One of the most important aspects of customer experience is trust. Customers simply don’t want to do business with a company they can’t trust.

Insurance is an industry rooted in building trusting relationships. It started 5,000 years ago when Chinese merchants split their goods across multiple shared ships. If one ship went down, no single merchant would lose all of their goods. This wasn’t a formal program, but was instead based on a relationship of trust. The merchants knew they could trust each other because they all had the same goal to preserve their goods and limit their risks.

These days, insurance and other industries, like banking and healthcare, are still based on trust. It follows the if/then model—if a customer gives a company every month, then they trust that if something goes wrong down the road, that company will take care of them.

For industries that are built on the foundation of trust, there isn’t a lot of trust happening these days. In fact, consumer trust in many of these industries is at an all-time low. It’s not due to one single event, but rather to slowly chipping away at the relationship. Every time a company makes a customer repeat themselves, wait on hold for a long time, fill out mountains of paperwork or do any other frustrating task, that customer loses a little bit of trust in the company. And without trust, there isn’t a relationship with the customer.

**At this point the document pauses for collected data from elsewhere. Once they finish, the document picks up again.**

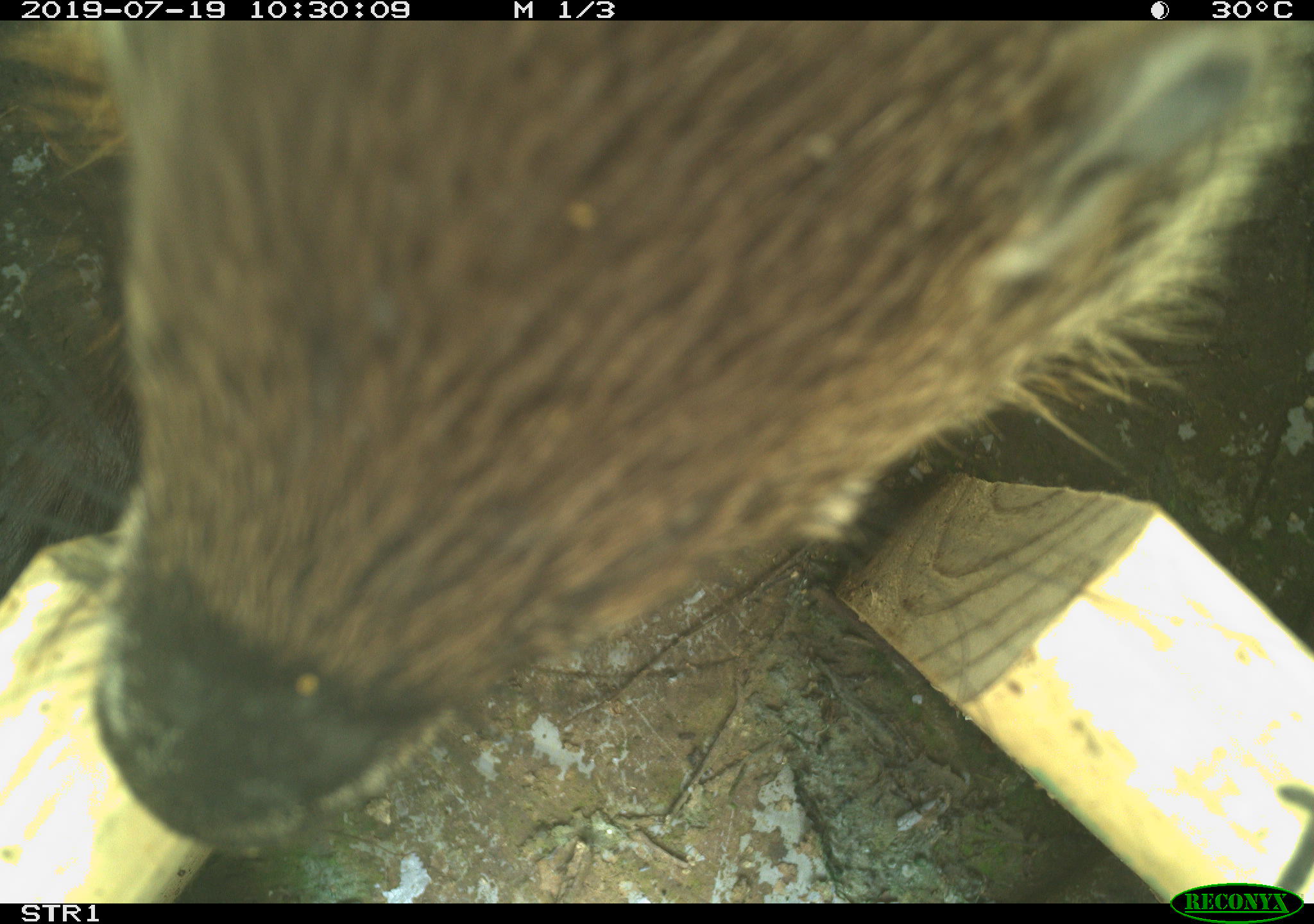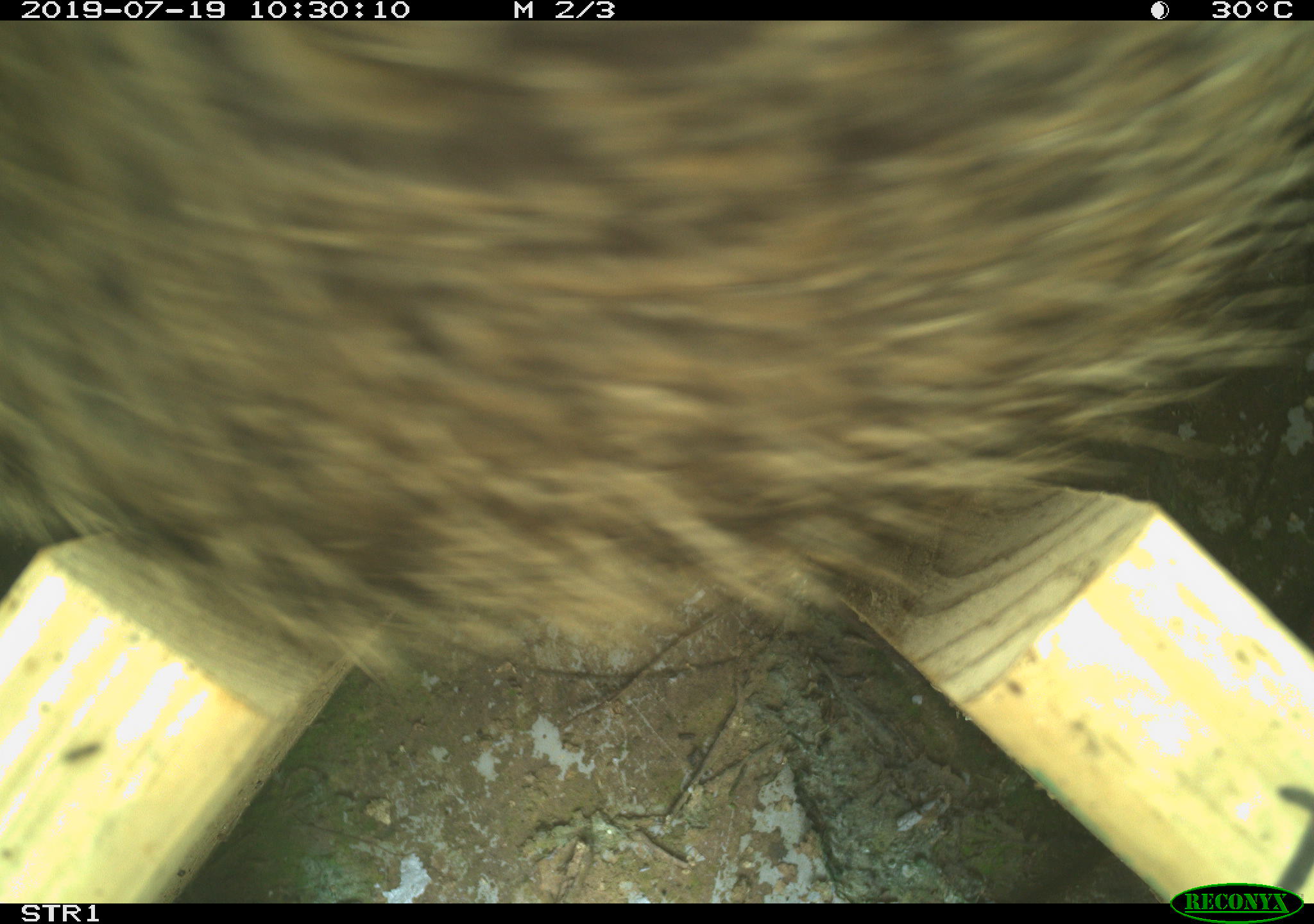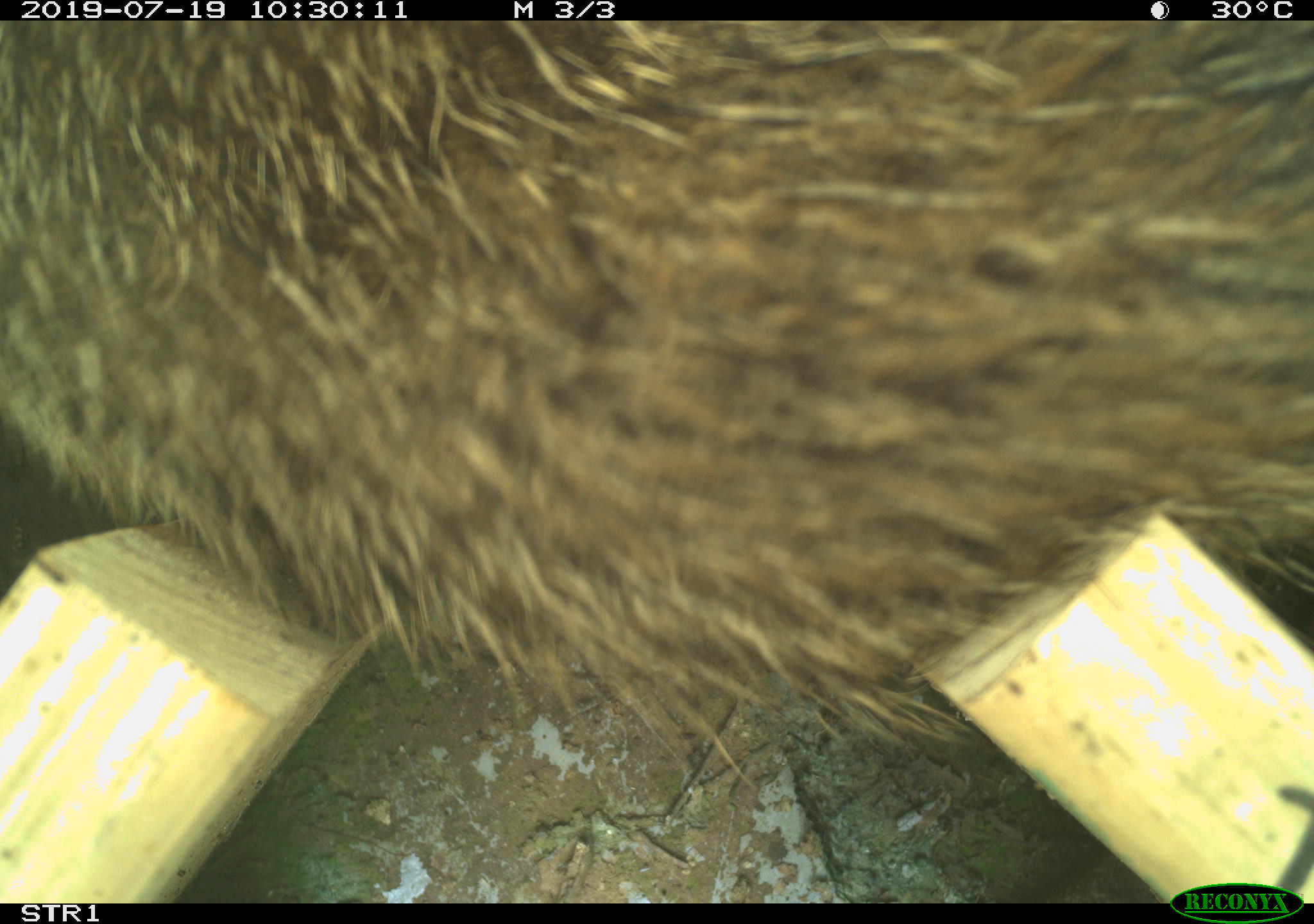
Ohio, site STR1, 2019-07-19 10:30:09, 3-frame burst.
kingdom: Animalia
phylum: Chordata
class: Mammalia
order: Rodentia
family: Sciuridae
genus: Marmota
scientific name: Marmota monax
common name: woodchuck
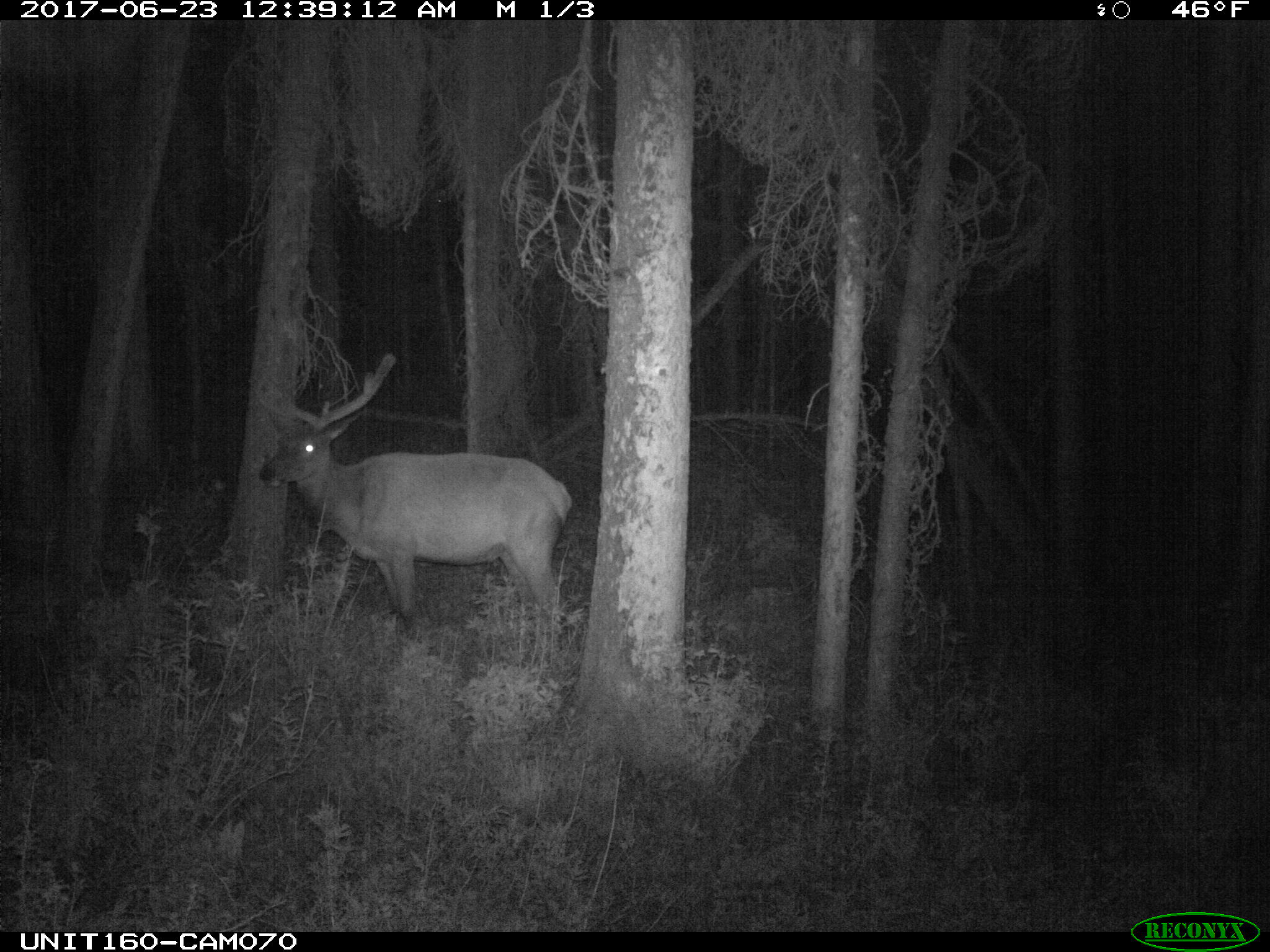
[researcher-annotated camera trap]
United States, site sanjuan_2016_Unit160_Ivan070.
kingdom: Animalia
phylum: Chordata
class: Mammalia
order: Artiodactyla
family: Cervidae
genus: Cervus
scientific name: Cervus elaphus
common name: red deer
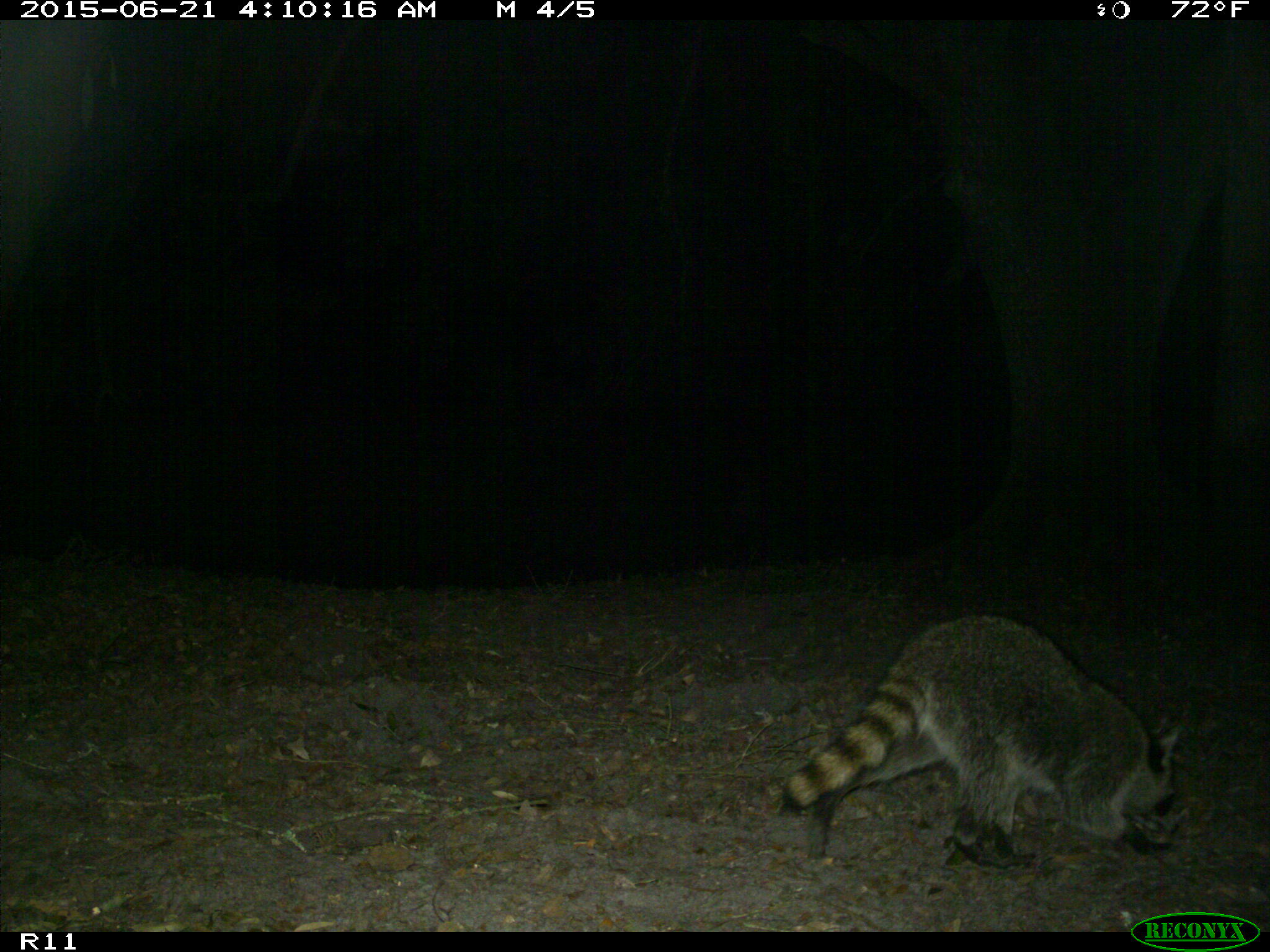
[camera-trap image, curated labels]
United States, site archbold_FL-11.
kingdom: Animalia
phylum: Chordata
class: Mammalia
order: Carnivora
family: Procyonidae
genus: Procyon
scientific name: Procyon lotor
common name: common raccoon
Procyon lotor (common raccoon).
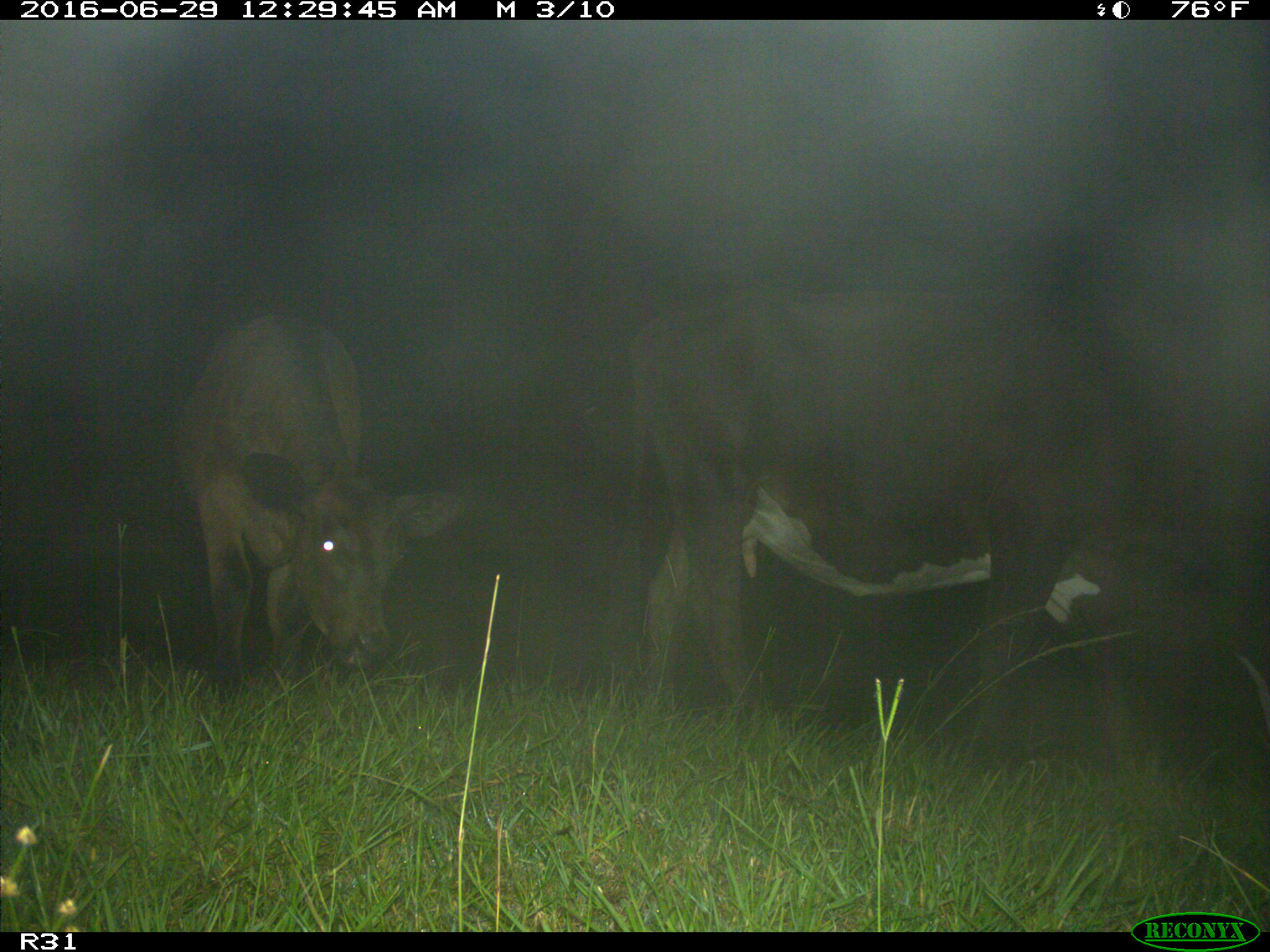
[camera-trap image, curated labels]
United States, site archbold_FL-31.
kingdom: Animalia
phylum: Chordata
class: Mammalia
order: Artiodactyla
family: Bovidae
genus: Bos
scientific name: Bos taurus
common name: domestic cow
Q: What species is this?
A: Bos taurus (domestic cow).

Many companies are focused on getting as much work done as possible. There has been a big push lately towards operational efficiencies and finding ways to streamline processes. It sounds great until you realize that operational efficiency is the exact opposite of a quality customer experience. By trying to get through as many customers as you can and increasing the volume, you sacrifice personalized customer support. Instead of feeling like an actual human who can trust a company to solve their problems and meet their needs, a customer feels like just a number being pushed down the assembly line of customer care.

This is especially important for big companies that are stuck in their old ways of doing things. New startups are popping up in all industries that are making a splash because of their focus on customer experience and their willingness to try something new. These companies see and address customer pain points, which helps build a trusting relationship.

Trust is the cornerstone to all customer experiences. It can’t be built in a day, but it can be destroyed quickly. Focusing on each customer individually instead of rushing to get things done can help create a long-term relationship of trust.